Is anyone interesting to learning Greek? I can help you. Will you help me with Russian??   ::

----------


## Hanna

::  Greek is surely a very interesting language... Philosophy, religion etc was originally written in Greek. Russian is more than enough for me though, lol....   I suspect Greek is just as hard as Russian.   ::  One comment, change the header to "Anyone interested in Greek? "

----------


## katerinaG

Can i change it?

----------


## katerinaG

Letter ы is very hard for us to say. When i started learning русский язык i could't say it at all. I think Greek is easier only because is my native.  ::  но я люблю говорить по русскии.

----------


## katerinaG

sorry..  ::

----------


## Zaya

> *по-русски*

 It's written in this way, with a hyphen.   ::     

> One comment, change the header to "Anyone interested in Greek?"

   ::   *katerinaG*, of course you can. Click on the EDIT (or ПРАВКА, if you use Russian interface) at the top of your first post in this topic.

----------


## katerinaG

Спасибо!

----------


## Zaya

Не за что.   ::

----------


## Оля

> I suspect Greek is just as hard as Russian.

 It's definitely NOT easier.   ::   (I can say it because I learned it.) 
UPD: Well, to be precise, I learned Ancient Greek, but I don't think they are very different.

----------


## katerinaG

Ancient Greek and Greek language as we speak nowadays have differences. The letters are the same, but the words are different.

----------


## Оля

> Ancient Greek and Greek language as we speak nowadays have differences. The letters are the same, but the words are different.

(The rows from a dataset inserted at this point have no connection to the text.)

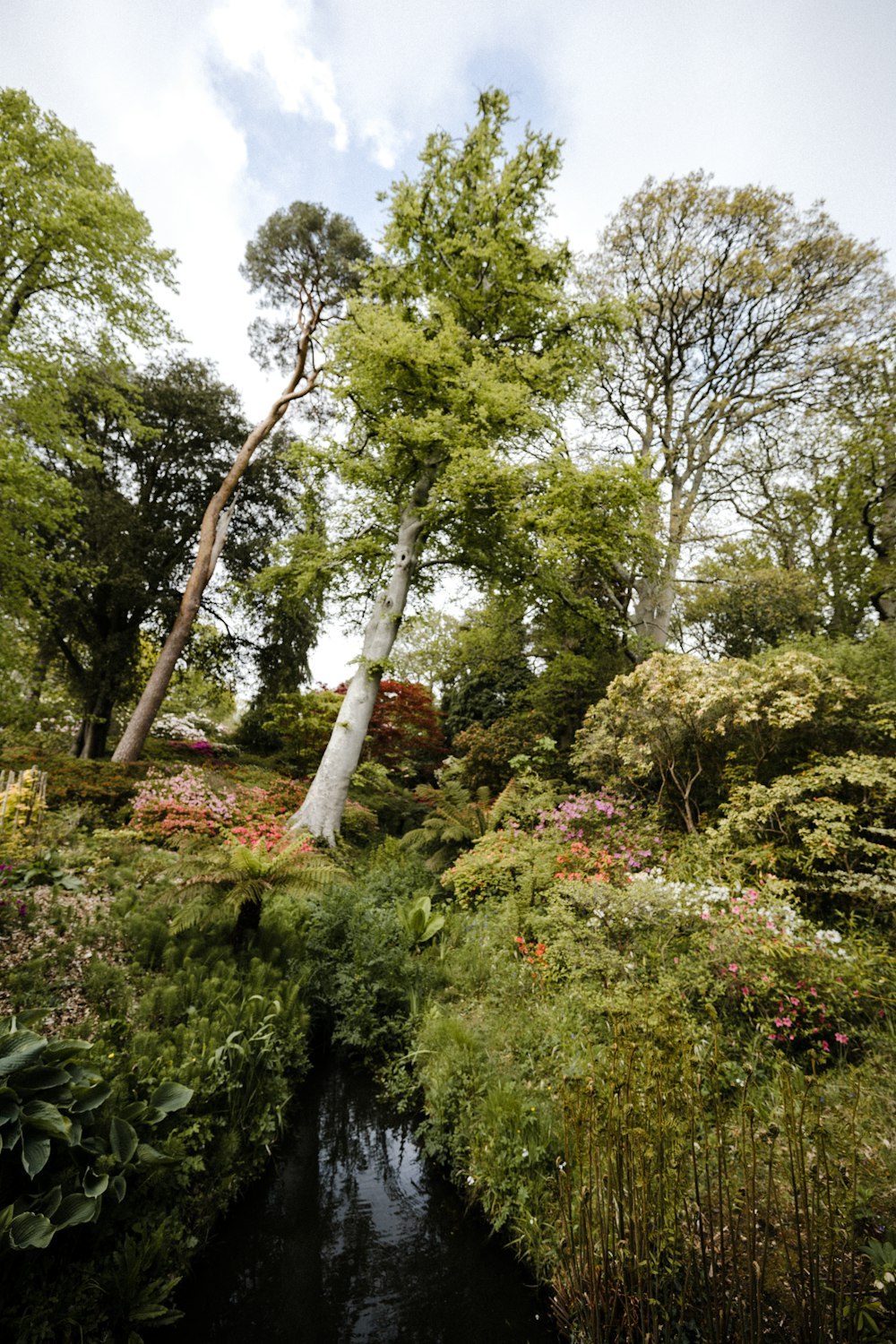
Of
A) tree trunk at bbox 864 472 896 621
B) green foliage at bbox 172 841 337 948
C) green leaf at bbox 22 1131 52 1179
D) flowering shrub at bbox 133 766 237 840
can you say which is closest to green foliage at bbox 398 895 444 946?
green foliage at bbox 172 841 337 948

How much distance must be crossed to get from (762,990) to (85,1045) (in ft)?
13.2

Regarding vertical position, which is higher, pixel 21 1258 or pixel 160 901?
pixel 160 901

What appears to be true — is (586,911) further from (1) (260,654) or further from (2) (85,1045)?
(1) (260,654)

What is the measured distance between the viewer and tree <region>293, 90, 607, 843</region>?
8695mm

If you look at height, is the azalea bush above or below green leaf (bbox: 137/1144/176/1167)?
above

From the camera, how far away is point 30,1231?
1.99 metres

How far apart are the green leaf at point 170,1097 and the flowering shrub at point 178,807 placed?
4542 mm

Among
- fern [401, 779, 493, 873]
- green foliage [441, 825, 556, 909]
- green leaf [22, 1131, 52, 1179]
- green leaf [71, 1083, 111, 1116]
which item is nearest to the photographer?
green leaf [22, 1131, 52, 1179]

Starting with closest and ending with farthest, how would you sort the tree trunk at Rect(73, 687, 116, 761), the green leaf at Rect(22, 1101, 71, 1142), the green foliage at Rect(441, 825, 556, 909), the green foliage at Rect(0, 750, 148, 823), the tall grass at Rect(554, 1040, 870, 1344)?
the tall grass at Rect(554, 1040, 870, 1344), the green leaf at Rect(22, 1101, 71, 1142), the green foliage at Rect(441, 825, 556, 909), the green foliage at Rect(0, 750, 148, 823), the tree trunk at Rect(73, 687, 116, 761)

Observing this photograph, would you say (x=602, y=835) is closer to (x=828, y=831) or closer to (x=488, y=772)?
(x=828, y=831)

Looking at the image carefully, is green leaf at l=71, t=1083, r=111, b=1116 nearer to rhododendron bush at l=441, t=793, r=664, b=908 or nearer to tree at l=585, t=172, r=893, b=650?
rhododendron bush at l=441, t=793, r=664, b=908

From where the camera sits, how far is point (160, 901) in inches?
181

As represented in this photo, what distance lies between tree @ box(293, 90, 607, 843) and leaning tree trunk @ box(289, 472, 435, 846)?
0.08ft

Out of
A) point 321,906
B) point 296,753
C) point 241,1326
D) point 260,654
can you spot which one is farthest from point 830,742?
point 260,654
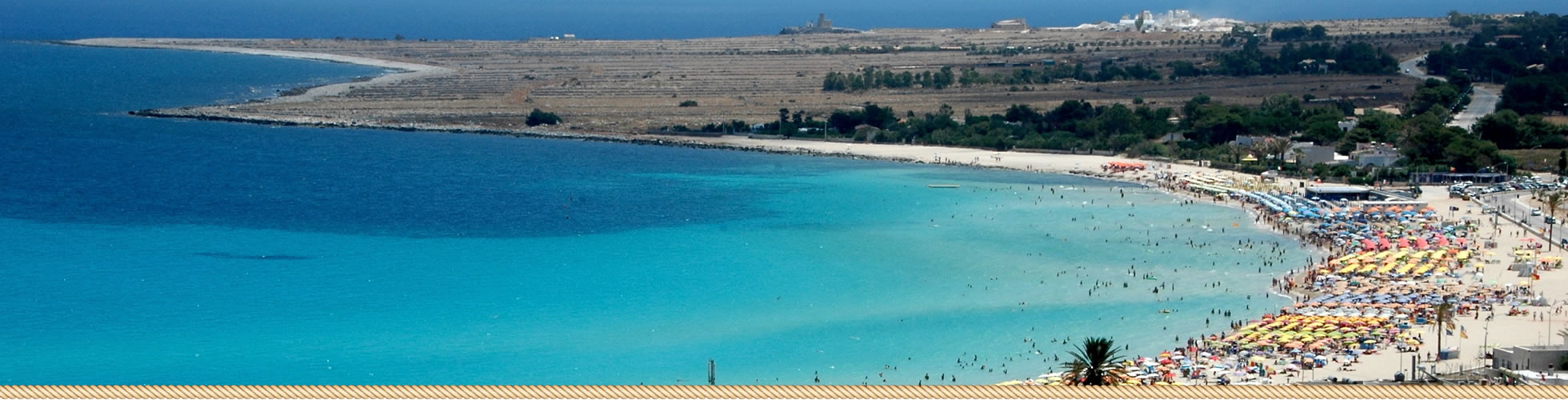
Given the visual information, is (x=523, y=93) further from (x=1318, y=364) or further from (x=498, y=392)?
(x=498, y=392)

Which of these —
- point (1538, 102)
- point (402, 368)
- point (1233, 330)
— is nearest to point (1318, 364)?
point (1233, 330)

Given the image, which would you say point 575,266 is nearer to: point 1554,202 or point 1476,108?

 The words, exactly! But I meant grammar.   ::

----------


## katerinaG

The grammar is different too. Only the letters are the same but tones are less now. In Russian language is difficult for me to read correctly some words that i haven't heard before. Tones would be useful for the beginners. ( tones i mean [ ' ] i don't know if i say it correctly.

----------


## russianlover2010

in my opinion
Greek and Russian are very easy  ::  
if you learn Coptic language before  ::  
(note: Coptic is last version of ancient Egyptian language ;
 it's letters similar to Greek alphabet plus 7 letters from Demotic language )

----------


## rid

Please, can somebody help me to translate into russian the following combination: "δεσπότης της Φτελιάς"

----------


## christo_tamarin

> Please, can somebody help me to translate into russian the following combination: "δεσπότης της Φτελιάς"

 Дословно: "Владыка береста". Может быть, есть город с именем Φτελιά.

----------


## rid

Вот это и хотелось бы выяснить. Может, это какое-то общеизвестное для греков географическое указание.
Типа как для русских - Где? - В Караганде

----------